When they appealed on the grounds that the SDT had failed to set out properly its reasons and reasoning process, in a judgment handed down in January 2014 Mr Justice Jay overturned the strike-offs [1] but upheld a finding of dishonesty in relation to the contents of an affidavit, and upheld another in relation to the misuse of confidential information.

The judge remitted the case to a freshly constituted tribunal to re-determine the issue of sanction relating to the findings that were upheld, and it again decided to strike him off [2].

Rejecting to his appeal against this, Carr J said: “The nature of Mr Shaw’s dishonesty was clearly of the utmost gravity, involving as it did the deliberate misleading of the court by a (senior) officer of the court.

“As for the scope and extent of the dishonesty, even if Mr Shaw’s dishonesty did not span days, it cannot be said to have been momentary.

“Mr Shaw faced the very important and substantive task of correcting a false impression which he had given to Roth J on oath. He dishonestly failed to do so with the motive of benefitting himself and his firm, at least by sparing them public professional embarrassment, by no means an insignificant matter.

“Moreover, there is, as the tribunal found, harm to the reputation of the solicitors’ profession when a solicitor and officer of the court dishonestly misleads the court in order to spare professional embarrassment.

“When that solicitor is someone as senior and experienced as Mr Shaw, the harm is all the greater.”

In Shaw v SRA [2017] EWHC 2076 (Admin), Mr Shaw argued that he should face only a “limited period of suspension” running from the original decision in 2013.

Carr J said he was now 61 and had a “previously unblemished record”.

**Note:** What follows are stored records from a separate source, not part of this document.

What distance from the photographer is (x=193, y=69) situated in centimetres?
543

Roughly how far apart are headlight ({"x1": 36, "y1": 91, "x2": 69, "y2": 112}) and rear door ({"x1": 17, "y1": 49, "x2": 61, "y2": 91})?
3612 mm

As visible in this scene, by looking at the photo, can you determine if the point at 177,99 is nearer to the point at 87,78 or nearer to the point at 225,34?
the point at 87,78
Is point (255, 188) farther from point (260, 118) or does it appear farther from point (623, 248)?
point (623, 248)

She disagreed with counsel for the Solicitors Regulation Authority that comments by the Lord Chief Justice, Lord Thomas, in the leading case of Brett meant that where a solicitor’s dishonesty involved misleading the court, striking off was inevitable.

“Even if a strict linguistic approach were sound, it is to be noted that the Lord Chief Justice referred to an ‘inevitable’ inference, not an inevitable conclusion. An inference can be no more than a presumption, rebuttable in appropriate circumstances.”

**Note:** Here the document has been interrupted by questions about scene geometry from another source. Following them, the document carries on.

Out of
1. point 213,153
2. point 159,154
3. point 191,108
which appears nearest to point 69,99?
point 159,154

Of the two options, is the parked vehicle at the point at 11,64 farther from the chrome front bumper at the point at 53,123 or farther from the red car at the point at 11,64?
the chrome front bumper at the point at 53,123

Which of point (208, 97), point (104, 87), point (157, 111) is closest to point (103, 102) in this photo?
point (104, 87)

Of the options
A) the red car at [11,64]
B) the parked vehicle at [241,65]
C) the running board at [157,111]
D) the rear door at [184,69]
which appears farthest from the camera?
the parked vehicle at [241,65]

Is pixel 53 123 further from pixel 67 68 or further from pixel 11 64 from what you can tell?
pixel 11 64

However, she said Mr Shaw “did fall to be struck off unless exceptional circumstances were found to exist” and the question for the tribunal was whether or not the procedural history of the case gave rise to one.

Mr Shaw had been found guilty of “the most serious misconduct, involving subjective dishonesty”, she said.

The judge added: “This is not a conclusion that I reach with any pleasure. Mr Shaw has had a distinguished career as a solicitor hitherto and that career is now at an end. It is a professional tragedy for him.

“But it is the consequence of a senior solicitor and officer of the court dishonestly misleading the court in a sworn affidavit in order to avoid professional embarrassment for himself and/or his firm and in the absence of any exceptional circumstances justifying a different outcome.”